“Seat number 19 yahi hai?”
Half asleep at 4 in the morning, his eyeballs pop out as if I was a progeny of some extra terrestrial family. He nods, rather uncertain.



I travel by train for the first time all alone. Draped in casuals, I look around my coach and brace myself for a tedious twelve hour journey. It’s an unusually empty coach for a holiday season. I adjust my luggage in such a way that the thief would find it a wee difficult to flee with. I stand up. Proudly look at the way I squeezed my luggage. My phone rings to a jarring tone, butchering whatever sleep my 50 odd year old co-passenger sat with. He glances adroitly, trying to make it not so obvious.
Eavesdropping has its own side effects. Especially when you practice it on a one sided conversation.

“Hello. Yeah. Ho gaya! Don’t worry. I’m set. God bless.”

I sit back and glance at my watch. I bask out a gentle smile and look outside the window. I sincerely start searching for a mirror as my co passenger gives me the queerest of looks one can. I seem to be fine. At least till date no one really had much of a problem with my face structure.
+ + + + +
_TASK DIRECTIONS_.
Write out, word for word, the part of the train journey passage that begins with "Eavesdropping has its" and stops after "my face structure.".

_PROVIDED RECORDS_.
+ + + + +
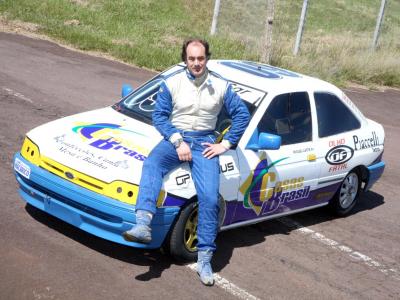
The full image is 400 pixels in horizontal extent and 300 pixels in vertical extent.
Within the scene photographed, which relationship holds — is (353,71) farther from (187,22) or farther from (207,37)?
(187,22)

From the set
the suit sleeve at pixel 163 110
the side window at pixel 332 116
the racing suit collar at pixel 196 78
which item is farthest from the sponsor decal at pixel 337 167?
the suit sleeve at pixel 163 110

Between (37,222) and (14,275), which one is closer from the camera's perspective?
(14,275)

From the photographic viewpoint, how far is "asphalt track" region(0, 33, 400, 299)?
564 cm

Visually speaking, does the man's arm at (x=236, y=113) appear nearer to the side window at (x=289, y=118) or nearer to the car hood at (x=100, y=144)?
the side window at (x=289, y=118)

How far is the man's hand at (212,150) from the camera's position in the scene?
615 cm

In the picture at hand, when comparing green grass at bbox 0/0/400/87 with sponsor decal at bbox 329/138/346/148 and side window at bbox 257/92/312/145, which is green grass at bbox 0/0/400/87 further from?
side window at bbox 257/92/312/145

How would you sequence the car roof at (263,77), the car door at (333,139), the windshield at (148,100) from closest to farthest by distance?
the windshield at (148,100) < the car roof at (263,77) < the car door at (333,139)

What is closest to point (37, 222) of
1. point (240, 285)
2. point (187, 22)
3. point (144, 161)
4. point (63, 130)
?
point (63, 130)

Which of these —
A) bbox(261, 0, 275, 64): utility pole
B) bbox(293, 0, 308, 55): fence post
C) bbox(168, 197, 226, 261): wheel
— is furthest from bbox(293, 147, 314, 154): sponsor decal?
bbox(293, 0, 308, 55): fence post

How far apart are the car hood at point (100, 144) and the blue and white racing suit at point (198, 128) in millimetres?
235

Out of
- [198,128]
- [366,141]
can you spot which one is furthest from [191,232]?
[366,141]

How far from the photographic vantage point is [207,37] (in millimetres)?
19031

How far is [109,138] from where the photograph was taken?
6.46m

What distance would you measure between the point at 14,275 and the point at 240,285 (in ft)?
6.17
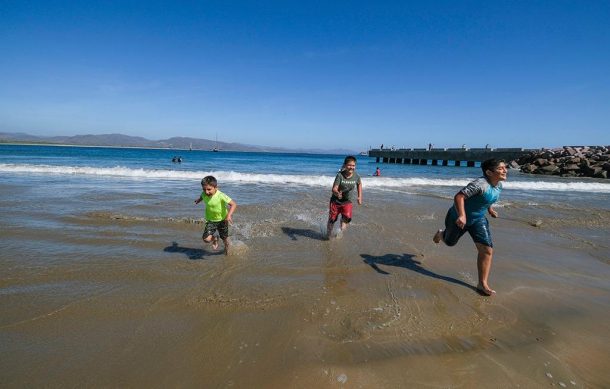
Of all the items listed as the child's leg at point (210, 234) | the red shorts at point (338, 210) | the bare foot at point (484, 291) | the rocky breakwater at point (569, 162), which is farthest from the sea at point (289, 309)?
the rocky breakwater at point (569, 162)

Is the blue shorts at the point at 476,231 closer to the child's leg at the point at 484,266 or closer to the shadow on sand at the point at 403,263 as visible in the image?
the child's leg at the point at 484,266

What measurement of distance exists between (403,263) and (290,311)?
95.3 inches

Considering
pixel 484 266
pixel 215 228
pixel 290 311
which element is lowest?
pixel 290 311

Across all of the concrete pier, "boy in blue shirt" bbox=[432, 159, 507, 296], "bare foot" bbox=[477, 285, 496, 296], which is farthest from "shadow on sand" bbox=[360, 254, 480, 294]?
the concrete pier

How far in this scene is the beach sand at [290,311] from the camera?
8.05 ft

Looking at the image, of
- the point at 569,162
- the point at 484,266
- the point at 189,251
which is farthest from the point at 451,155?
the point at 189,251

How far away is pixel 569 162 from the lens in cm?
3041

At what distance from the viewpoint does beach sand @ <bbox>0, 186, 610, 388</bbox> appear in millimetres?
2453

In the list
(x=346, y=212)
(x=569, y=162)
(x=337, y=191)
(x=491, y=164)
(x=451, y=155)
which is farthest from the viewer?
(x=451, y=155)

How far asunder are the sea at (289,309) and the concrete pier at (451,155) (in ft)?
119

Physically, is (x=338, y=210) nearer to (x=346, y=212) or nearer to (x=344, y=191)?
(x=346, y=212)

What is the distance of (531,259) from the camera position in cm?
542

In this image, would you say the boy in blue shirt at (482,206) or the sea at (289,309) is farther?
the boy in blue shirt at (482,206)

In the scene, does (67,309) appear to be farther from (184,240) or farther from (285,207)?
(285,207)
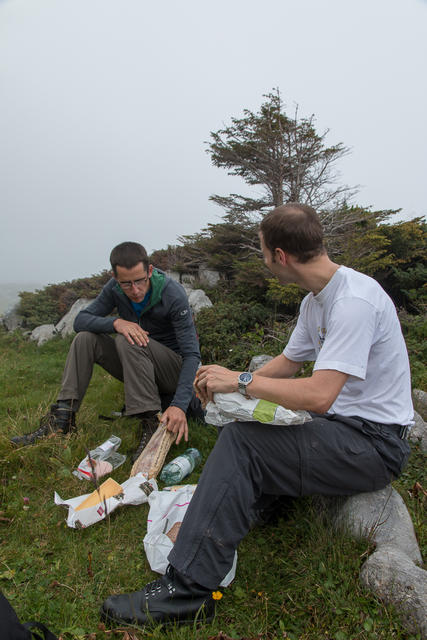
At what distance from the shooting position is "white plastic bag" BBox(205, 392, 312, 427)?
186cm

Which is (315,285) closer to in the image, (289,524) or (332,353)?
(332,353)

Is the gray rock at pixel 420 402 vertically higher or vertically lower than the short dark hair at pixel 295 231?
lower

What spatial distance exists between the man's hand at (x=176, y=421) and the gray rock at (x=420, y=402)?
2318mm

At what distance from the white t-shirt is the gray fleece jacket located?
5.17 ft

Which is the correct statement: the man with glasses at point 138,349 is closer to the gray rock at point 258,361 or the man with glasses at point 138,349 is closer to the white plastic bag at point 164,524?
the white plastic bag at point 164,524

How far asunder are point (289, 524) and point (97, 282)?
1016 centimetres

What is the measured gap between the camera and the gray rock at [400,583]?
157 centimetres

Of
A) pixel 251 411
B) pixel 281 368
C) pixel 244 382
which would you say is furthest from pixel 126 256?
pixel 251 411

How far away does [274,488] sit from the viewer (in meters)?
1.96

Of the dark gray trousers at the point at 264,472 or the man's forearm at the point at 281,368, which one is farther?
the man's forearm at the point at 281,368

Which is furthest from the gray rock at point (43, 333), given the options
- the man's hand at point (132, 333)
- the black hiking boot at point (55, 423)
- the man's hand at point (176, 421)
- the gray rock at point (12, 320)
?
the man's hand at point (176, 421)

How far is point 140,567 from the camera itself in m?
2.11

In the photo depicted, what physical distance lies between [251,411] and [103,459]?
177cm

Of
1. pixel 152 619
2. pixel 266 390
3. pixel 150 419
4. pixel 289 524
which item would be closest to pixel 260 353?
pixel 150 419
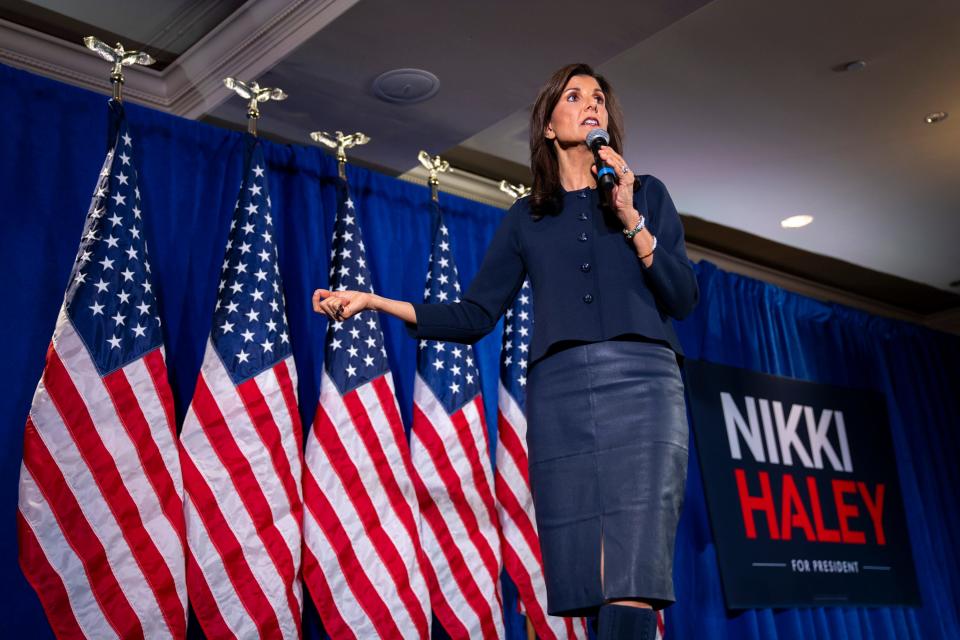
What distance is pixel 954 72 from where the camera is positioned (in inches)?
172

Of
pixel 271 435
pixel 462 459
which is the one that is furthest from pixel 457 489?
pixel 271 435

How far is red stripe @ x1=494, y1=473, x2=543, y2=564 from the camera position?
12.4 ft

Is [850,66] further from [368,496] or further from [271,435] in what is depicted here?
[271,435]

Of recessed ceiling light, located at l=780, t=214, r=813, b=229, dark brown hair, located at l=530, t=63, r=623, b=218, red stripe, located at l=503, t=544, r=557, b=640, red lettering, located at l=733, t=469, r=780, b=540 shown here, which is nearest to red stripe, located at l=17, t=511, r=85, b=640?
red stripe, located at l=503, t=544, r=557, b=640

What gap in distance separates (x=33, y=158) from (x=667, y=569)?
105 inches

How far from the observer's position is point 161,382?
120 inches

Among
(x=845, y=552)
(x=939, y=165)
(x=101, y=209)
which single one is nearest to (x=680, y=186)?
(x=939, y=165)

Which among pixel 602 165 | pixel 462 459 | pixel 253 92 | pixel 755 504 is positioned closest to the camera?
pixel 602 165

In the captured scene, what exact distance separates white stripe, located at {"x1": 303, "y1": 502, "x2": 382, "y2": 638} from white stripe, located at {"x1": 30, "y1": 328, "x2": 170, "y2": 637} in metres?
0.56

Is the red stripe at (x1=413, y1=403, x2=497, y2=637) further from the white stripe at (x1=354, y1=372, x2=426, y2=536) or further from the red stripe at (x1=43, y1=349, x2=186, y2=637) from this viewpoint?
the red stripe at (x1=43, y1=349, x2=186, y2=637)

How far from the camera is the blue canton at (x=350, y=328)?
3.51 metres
+ + + + +
_ANSWER TO THIS TASK_.
Eavesdropping has its own side effects. Especially when you practice it on a one sided conversation.

“Hello. Yeah. Ho gaya! Don’t worry. I’m set. God bless.”

I sit back and glance at my watch. I bask out a gentle smile and look outside the window. I sincerely start searching for a mirror as my co passenger gives me the queerest of looks one can. I seem to be fine. At least till date no one really had much of a problem with my face structure.